The most noticeable thing however was always the traffic. These streets had not been built for it and the centre was too busy, too crowded to pedestrianize. Successive traffic schemes had failed. The ever-changing one-way system had become so unworkable half of it had simply been abandoned and the streets handed back to the chaos merchants. The result was a mess of Mediterranean intensity: noisy, polluted, crowded, dangerous and during peak times bordering on anarchy. Delivery vans driving over pavements, taxis going everywhere, car drivers desperate for a place to stop, the usual bikers and suicidal cyclists, the even more suicidal skateboarders, enough scooters for an Italian teen movie and pedestrians dodging the lot. Many cyclists wore dust masks, some wore actual gas masks, probably as a mark of protest against the dense pollution. He had been reading the local paper to get a taste of the place. A campaign was under way to stop motorized traffic coming into the city altogether with protests every Saturday morning, bringing more chaos to the streets. And how were emergency vehicles supposed to get through this, he wondered? How on earth did you move an ambulance through these streets?
McLusky hadn’t bought a new car yet, his last having been wrecked in the chase in which he’d been injured. He’d been promised the loan of a plain police unit until he ‘sorted himself out’ – so much sorting – but taking in this traffic chaos he thought that perhaps roller blades might well have the edge.
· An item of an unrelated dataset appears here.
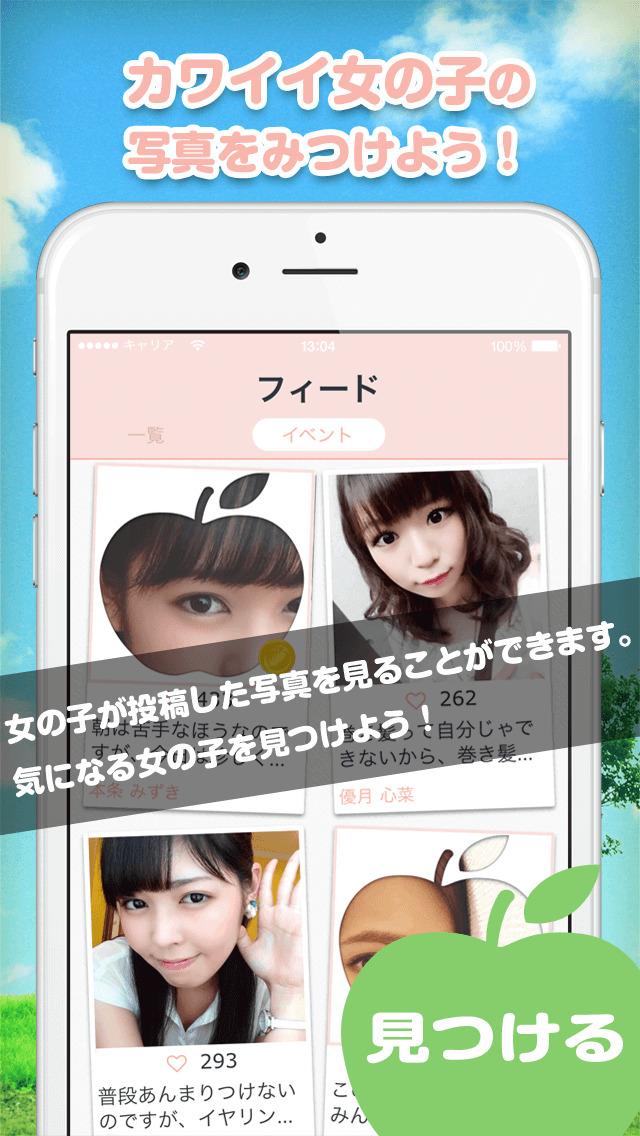EDEN - 頑張る女の子を応援するアプリのスクリーンショット_1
He asked directions again, this time of a grey, elderly man rummaging for something in his canvas satchel while pushing an electric bicycle along the gutter. The man looked up with a closed-off face and seemed to consider ignoring him, then pointed. ‘Albany Road station? Down those steps, then turn right. You can’t miss it, it’s the ugliest building in town. Wants dynamiting.’
‘Thanks, I’ll bear that in mind.’ He crossed the street carefully, remembering too well the sound of his own breaking bones as they’d made contact with the car bonnet. He had no desire to repeat the experience. He didn’t really believe he could survive a second time. Or even wanted to. Perhaps this would go away or perhaps the feeling might never leave him. Or it might even help him live, the flat feeling that he no longer minded dying. He didn’t want to die. But equally he wasn’t sure he wanted to survive at all costs. Living and surviving were different things after all.
A shadowy network of alleys and worn, irregular steps connected some of the Old Town streets. Small shops and artisans’ workshops clung on here but the business rates and rents had driven many of them out, making way for the national chains that could afford to pay them.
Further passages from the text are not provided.